# About this exercise
Apart from the pictures, write out all the records exactly.

[[ Dataset extract, beginning ]]

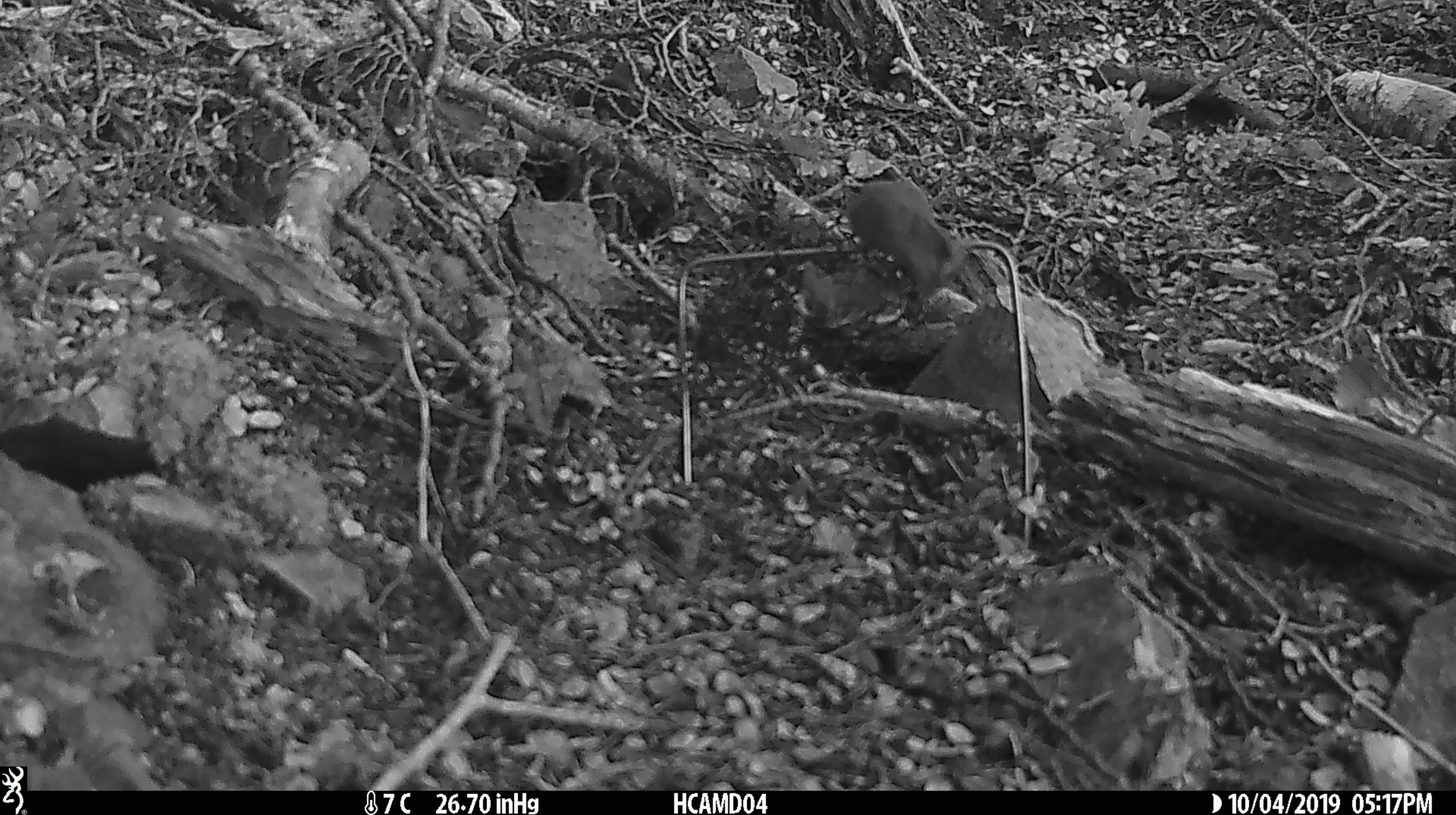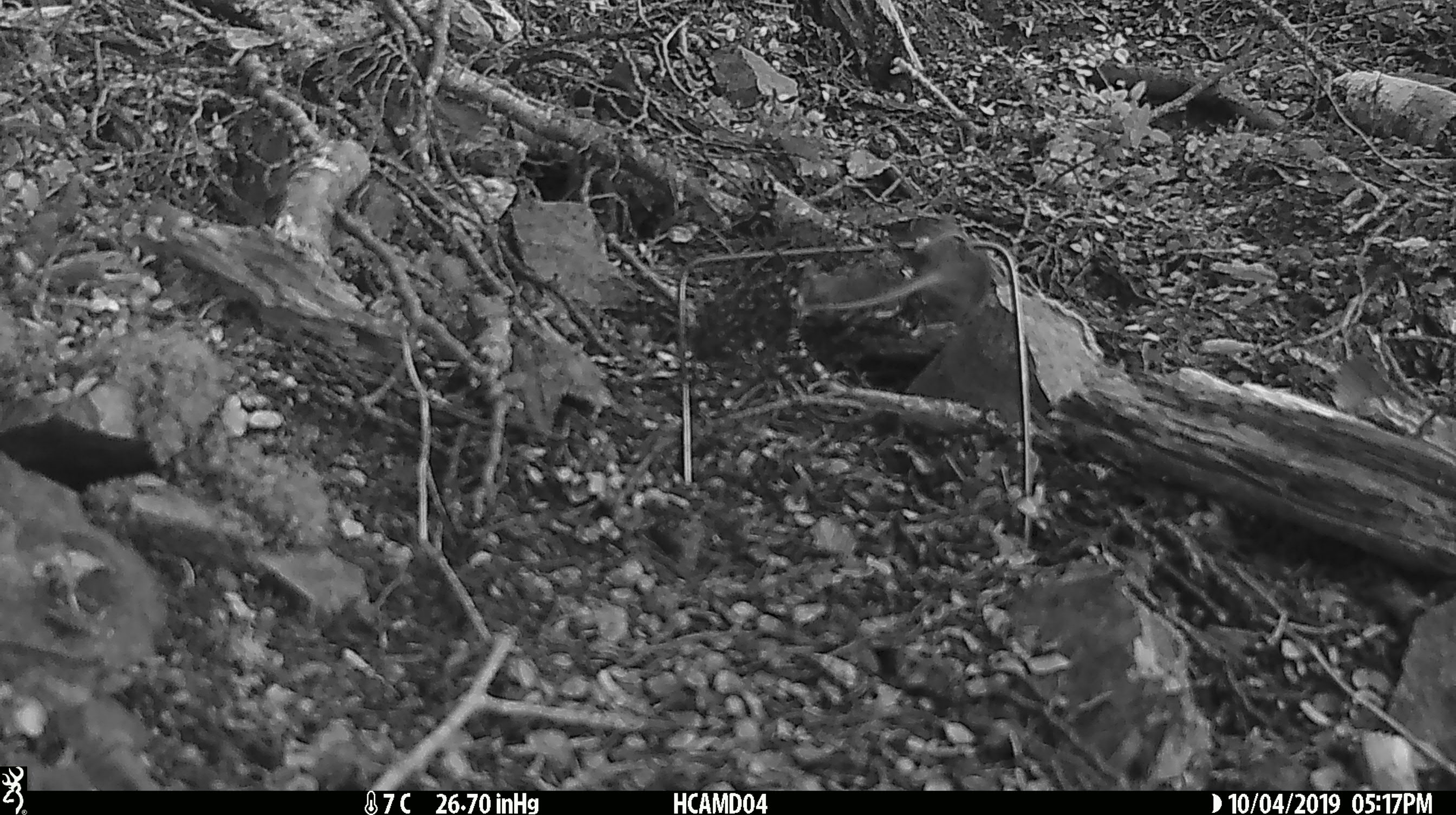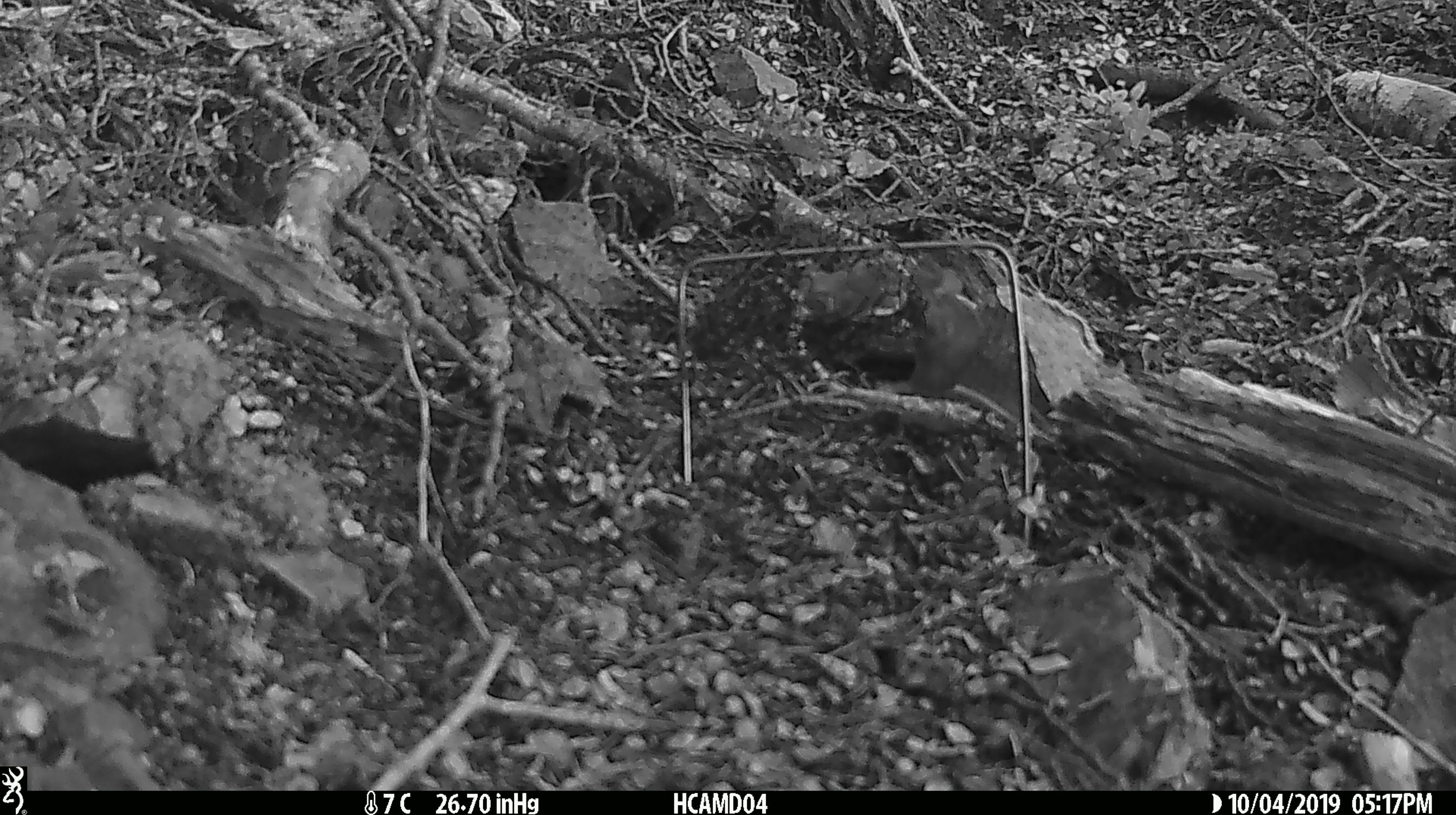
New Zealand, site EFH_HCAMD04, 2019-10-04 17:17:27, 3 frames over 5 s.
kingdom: Animalia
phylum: Chordata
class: Mammalia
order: Rodentia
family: Muridae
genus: Mus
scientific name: Mus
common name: mouse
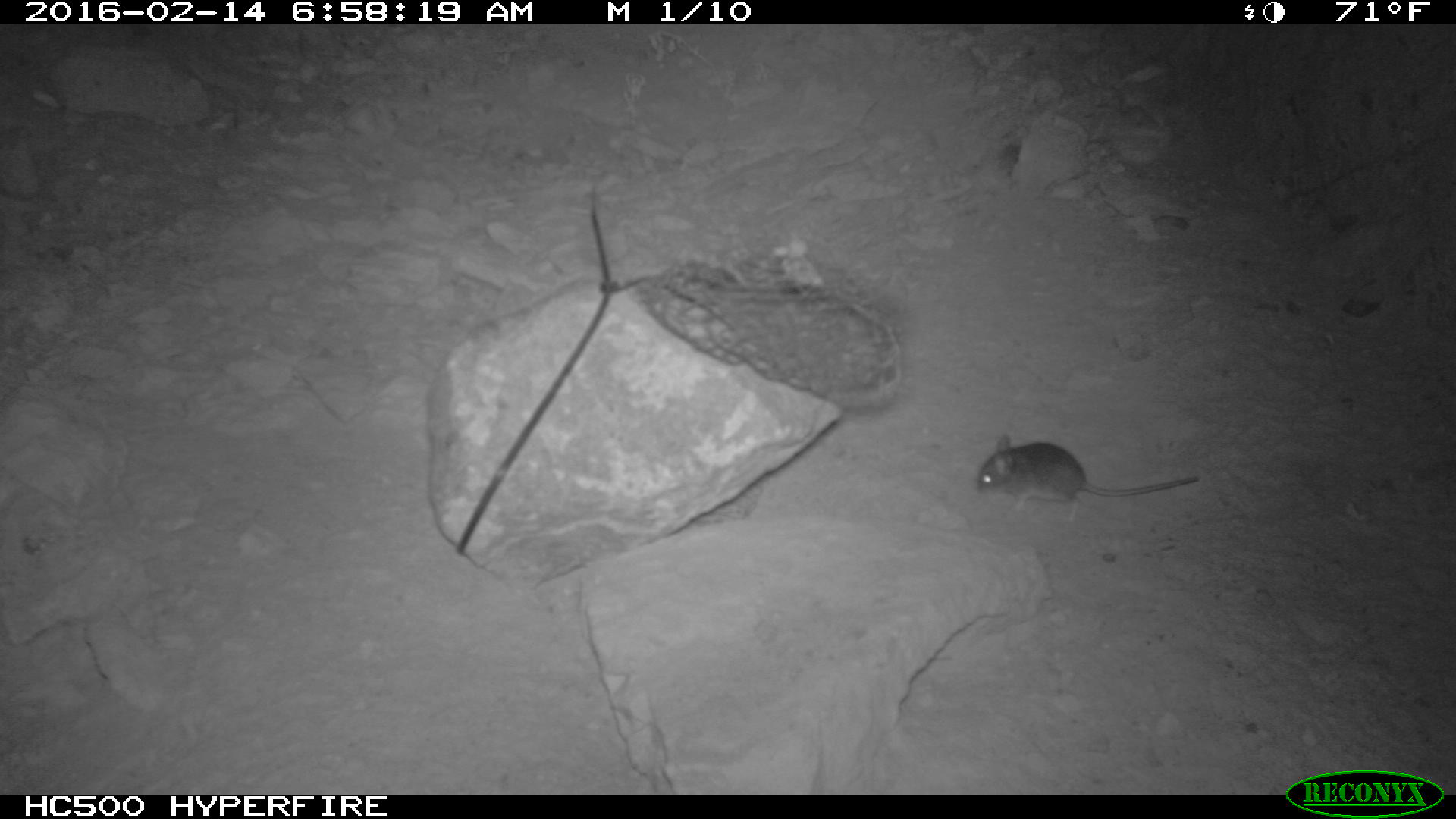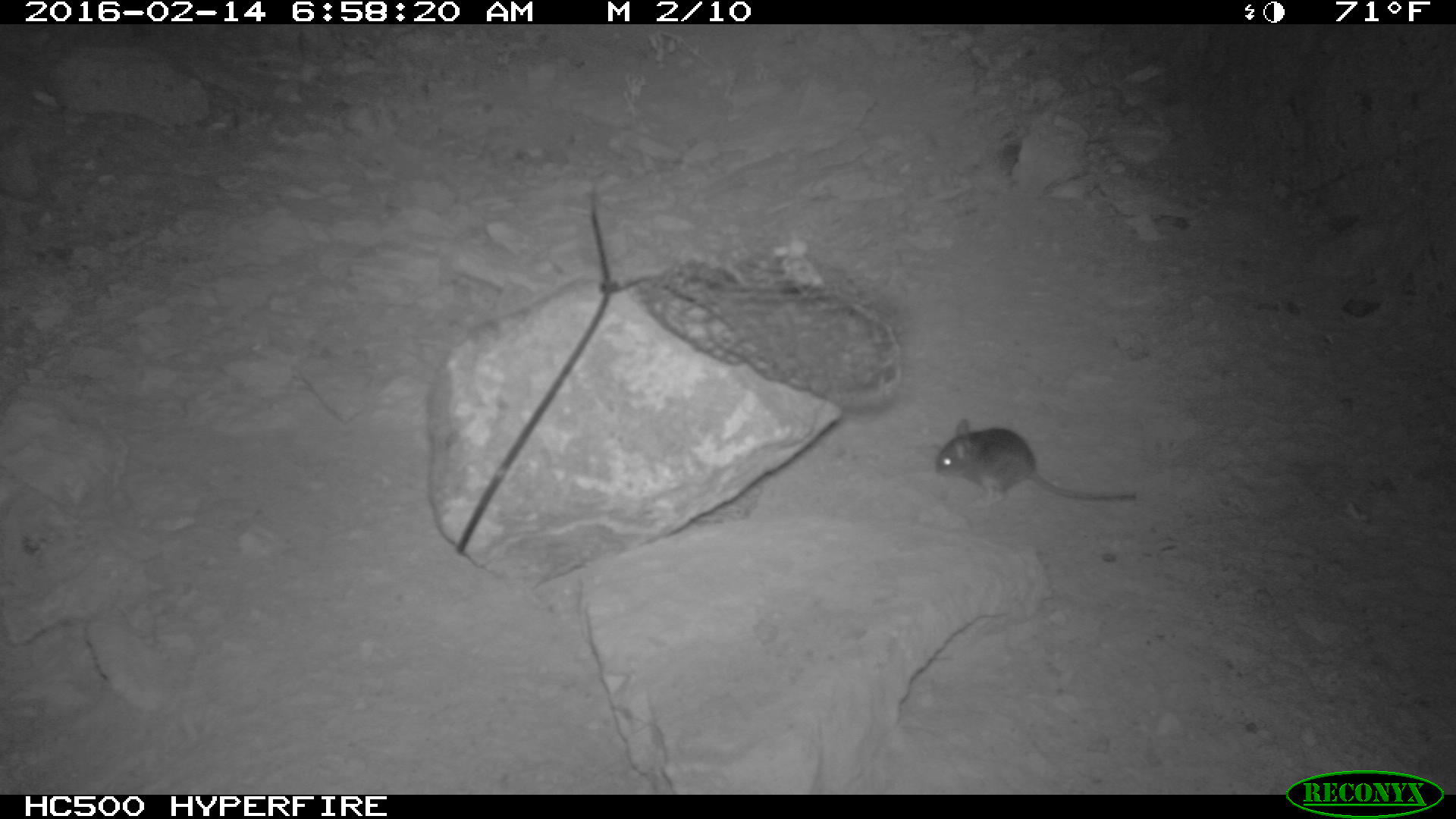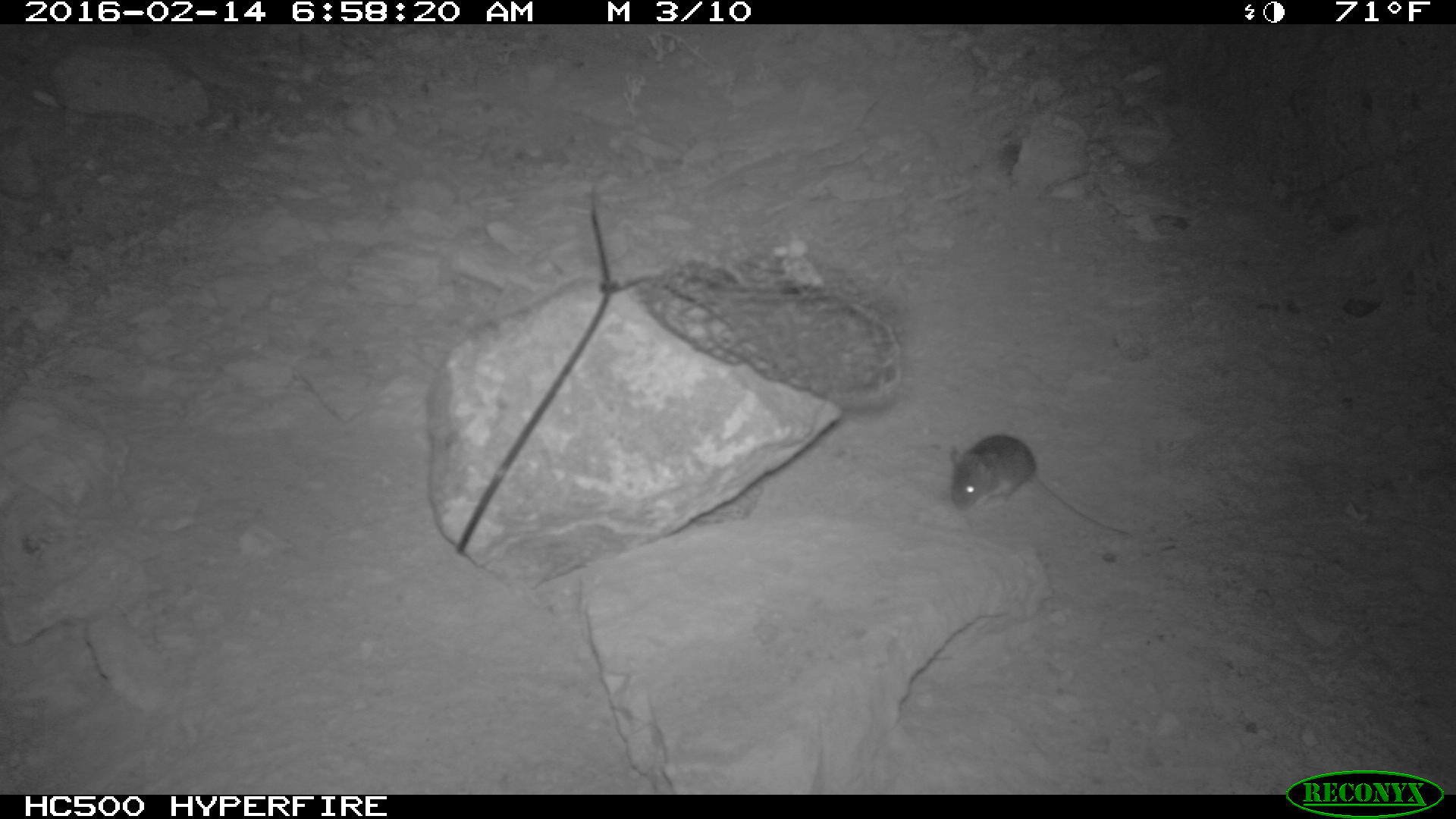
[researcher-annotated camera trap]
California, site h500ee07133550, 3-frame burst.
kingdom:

[[ Dataset extract, end ]]

# Final answer
New Zealand, site EFH_HCAMD04, 2019-10-04 17:17:27, 3 frames over 5 s.
kingdom: Animalia
phylum: Chordata
class: Mammalia
order: Rodentia
family: Muridae
genus: Mus
scientific name: Mus
common name: mouse
[researcher-annotated camera trap]
California, site h500ee07133550, 3-frame burst.
kingdom:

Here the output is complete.